The fact is, piecemeal solutions are fundamentally flawed because without any overall co-ordination it is impossible to cover IT security from every angle. Only by adopting a strategy that combines the appropriate technological measures, implemented by a dedicated IT security policy and effective staff communication and training, can companies be sure they are completely secure.
Educating employees is a major preventative measure because an IT security policy, although protecting you from a technical point of view, is powerless without the co-operation of the people that must observe it.
A formal consultative process is crucial if staff are to understand why the policy is important, how it will help to protect both them and the company and, critically, why it must be underpinned by the appropriate IT technologies. Adopting an open approach to IT security is the only way to create the emotional 'buy-in' needed to foster real awareness and, crucially, a change in attitude to email usage.

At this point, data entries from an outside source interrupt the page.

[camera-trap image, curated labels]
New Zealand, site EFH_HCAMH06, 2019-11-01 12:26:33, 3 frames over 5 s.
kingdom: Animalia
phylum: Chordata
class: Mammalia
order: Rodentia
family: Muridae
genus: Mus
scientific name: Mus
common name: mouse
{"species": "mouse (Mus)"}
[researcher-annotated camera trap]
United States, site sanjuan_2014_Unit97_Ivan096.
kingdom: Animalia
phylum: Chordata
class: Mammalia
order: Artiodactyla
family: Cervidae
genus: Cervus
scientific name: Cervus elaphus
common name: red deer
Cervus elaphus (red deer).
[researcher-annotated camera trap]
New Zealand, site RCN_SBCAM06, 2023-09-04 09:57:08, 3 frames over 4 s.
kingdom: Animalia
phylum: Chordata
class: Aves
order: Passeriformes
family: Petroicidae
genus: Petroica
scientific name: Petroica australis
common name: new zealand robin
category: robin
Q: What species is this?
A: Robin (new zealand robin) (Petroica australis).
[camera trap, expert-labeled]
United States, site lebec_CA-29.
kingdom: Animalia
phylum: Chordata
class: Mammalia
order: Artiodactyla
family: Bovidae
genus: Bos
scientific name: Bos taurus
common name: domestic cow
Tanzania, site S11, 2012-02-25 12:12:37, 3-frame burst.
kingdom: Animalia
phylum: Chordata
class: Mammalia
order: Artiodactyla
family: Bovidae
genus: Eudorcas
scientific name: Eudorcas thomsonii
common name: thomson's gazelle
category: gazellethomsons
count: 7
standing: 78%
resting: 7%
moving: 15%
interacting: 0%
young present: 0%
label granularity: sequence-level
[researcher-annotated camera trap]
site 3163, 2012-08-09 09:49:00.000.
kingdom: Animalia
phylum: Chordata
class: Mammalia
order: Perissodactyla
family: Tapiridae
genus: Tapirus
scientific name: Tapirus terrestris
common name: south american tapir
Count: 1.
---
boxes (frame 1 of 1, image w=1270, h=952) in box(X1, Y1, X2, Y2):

Beyond Cyberlaw - IT Best Practice
There's more to content security than satisfying the cyberlaws. Intranet security is good for business and increases IT efficiency.
Better for business:
- prohibits the storage, sending, receiving or circulation of inappropriate or offensive content;
- adds disclaimers that negate legal liability;
- helps businesses comply with regulatory auditing and tracking legislation;
- prevents email misuse that could damage the company brand and reputation;
- boosts employee productivity by prohibiting the circulation of time wasting emails.
Better for IT efficiency:
- stops infections and data loss from internally or externally transported email viruses and executables;
- restricts large files and unauthorized file types, increasing available system resources and productivity;
- helps businesses manage resources more effectively by monitoring internal and external email usage;
Paul Rutherford is CMO for Clearswift Corporation (www.clearswift.com).